BEGIN
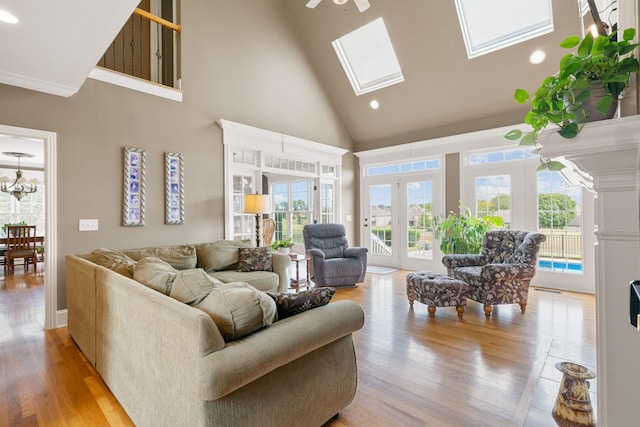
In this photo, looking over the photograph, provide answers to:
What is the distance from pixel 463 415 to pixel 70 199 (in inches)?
164

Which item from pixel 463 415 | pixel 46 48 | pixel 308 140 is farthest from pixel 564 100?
pixel 308 140

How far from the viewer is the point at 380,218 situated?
7.05 m

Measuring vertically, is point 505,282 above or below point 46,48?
below

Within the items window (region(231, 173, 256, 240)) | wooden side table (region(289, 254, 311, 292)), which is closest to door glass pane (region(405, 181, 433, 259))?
wooden side table (region(289, 254, 311, 292))

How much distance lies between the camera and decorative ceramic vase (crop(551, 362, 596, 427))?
5.05ft

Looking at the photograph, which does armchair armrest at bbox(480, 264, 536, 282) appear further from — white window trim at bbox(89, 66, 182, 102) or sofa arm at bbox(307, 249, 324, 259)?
white window trim at bbox(89, 66, 182, 102)

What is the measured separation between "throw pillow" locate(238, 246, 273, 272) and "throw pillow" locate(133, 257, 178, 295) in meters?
1.93

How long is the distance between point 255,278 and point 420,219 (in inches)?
152

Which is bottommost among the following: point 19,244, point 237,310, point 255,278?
point 255,278

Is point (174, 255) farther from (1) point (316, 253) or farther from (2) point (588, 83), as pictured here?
(2) point (588, 83)

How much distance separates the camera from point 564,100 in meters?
1.14

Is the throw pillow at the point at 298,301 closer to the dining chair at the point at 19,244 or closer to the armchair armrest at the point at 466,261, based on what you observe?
the armchair armrest at the point at 466,261

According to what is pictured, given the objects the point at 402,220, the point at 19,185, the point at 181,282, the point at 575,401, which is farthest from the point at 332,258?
the point at 19,185

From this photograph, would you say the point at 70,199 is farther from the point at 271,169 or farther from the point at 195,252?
the point at 271,169
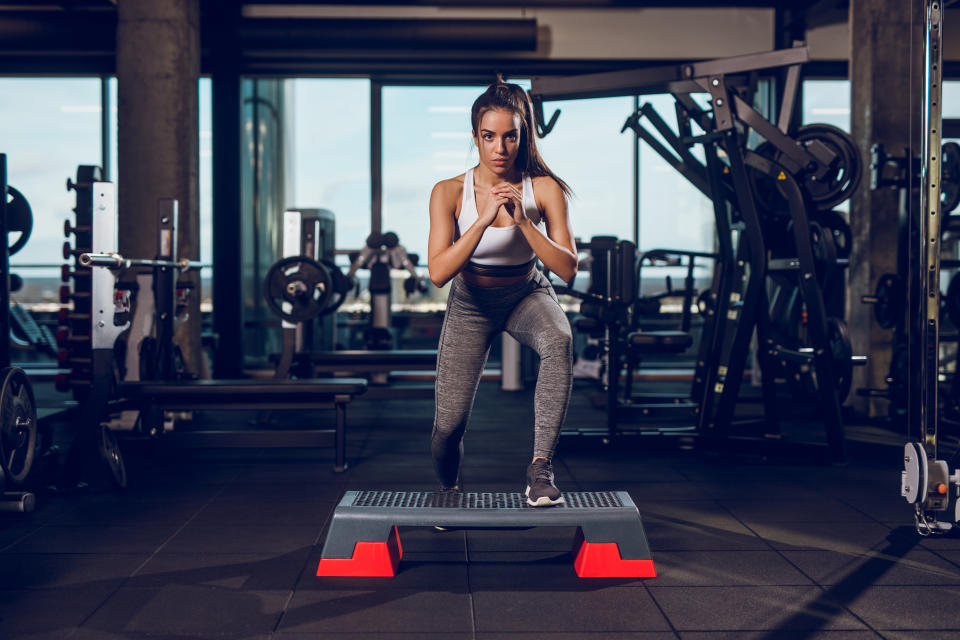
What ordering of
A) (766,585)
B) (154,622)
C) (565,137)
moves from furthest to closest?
1. (565,137)
2. (766,585)
3. (154,622)

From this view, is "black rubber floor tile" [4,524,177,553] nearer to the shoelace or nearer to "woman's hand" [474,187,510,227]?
the shoelace

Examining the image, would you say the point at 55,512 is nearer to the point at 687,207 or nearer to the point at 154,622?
the point at 154,622

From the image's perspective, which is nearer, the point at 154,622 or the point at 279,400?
the point at 154,622

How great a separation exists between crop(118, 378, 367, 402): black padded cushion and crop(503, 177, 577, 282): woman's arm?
169 centimetres

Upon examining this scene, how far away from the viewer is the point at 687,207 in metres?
7.94

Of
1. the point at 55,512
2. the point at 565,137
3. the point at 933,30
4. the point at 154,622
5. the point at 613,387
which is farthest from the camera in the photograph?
the point at 565,137

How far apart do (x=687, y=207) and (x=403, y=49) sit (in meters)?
3.05

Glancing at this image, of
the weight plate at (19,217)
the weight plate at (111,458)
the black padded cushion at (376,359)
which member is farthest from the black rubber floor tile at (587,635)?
the black padded cushion at (376,359)

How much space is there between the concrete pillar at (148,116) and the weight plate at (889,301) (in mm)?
4353

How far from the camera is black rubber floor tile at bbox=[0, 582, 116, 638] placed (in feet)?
END
**SET TASK:** Starting with the line that contains "How much space" and continuing through the end of the data, turn the lines into a Markdown table with the columns Row and Line. Leave out blank lines.

**SOLUTION TO THIS EXERCISE:**
| Row | Line |
|---|---|
| 1 | How much space is there between the concrete pillar at (148,116) and the weight plate at (889,301) (in mm)? |
| 2 | 4353 |
| 3 | How far from the camera is black rubber floor tile at bbox=[0, 582, 116, 638] placed (in feet)? |